■ What to produce:
Write out the whole listing again, exactly.

· · ·

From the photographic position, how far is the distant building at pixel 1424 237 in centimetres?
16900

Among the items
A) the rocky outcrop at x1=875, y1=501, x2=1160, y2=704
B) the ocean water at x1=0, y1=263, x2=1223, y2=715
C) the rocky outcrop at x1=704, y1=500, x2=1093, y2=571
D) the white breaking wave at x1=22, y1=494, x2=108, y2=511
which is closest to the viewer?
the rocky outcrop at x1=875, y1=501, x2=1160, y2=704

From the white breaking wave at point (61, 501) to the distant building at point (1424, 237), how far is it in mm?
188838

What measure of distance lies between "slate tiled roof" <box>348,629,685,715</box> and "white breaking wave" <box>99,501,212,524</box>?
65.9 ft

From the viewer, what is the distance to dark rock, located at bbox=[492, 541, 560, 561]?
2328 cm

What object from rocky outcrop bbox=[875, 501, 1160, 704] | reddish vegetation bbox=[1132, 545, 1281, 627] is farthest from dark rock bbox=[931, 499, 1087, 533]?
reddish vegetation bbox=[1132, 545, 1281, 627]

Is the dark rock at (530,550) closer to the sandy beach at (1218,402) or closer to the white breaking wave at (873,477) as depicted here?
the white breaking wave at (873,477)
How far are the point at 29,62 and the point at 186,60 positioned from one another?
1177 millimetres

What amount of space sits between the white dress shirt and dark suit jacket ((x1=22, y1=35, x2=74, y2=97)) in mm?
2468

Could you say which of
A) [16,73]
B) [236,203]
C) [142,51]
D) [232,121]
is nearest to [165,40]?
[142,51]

· · ·

■ Full answer:
From the photographic position, how far is the distant building at pixel 1424 237 in centimetres?
16900

Among the items
A) the rocky outcrop at x1=875, y1=501, x2=1160, y2=704
B) the ocean water at x1=0, y1=263, x2=1223, y2=715
C) the rocky outcrop at x1=704, y1=500, x2=1093, y2=571
D) the white breaking wave at x1=22, y1=494, x2=108, y2=511
which is closest to the viewer?
the rocky outcrop at x1=875, y1=501, x2=1160, y2=704

From the white breaking wave at point (61, 501) to the distant building at point (1424, 237), how far is it in mm?
188838

What measure of distance lies between "slate tiled roof" <box>348,629,685,715</box> and "white breaking wave" <box>99,501,212,524</box>?
65.9 ft

From the viewer, what is the distance to dark rock, located at bbox=[492, 541, 560, 561]?
2328 cm

What object from rocky outcrop bbox=[875, 501, 1160, 704] | reddish vegetation bbox=[1132, 545, 1281, 627] is farthest from dark rock bbox=[931, 499, 1087, 533]?
reddish vegetation bbox=[1132, 545, 1281, 627]

Is the dark rock at (530,550) closer to the sandy beach at (1218,402) or closer to the white breaking wave at (873,477) as depicted here?
the white breaking wave at (873,477)
How far are the point at 29,62 and the point at 186,60 positioned from one another?
1177 millimetres

What amount of space sits between the white dress shirt and dark suit jacket ((x1=22, y1=35, x2=74, y2=97)) in mm?
2468

Could you say which of
A) [16,73]
B) [236,203]
C) [142,51]
D) [232,121]
is nearest to [165,40]?
[142,51]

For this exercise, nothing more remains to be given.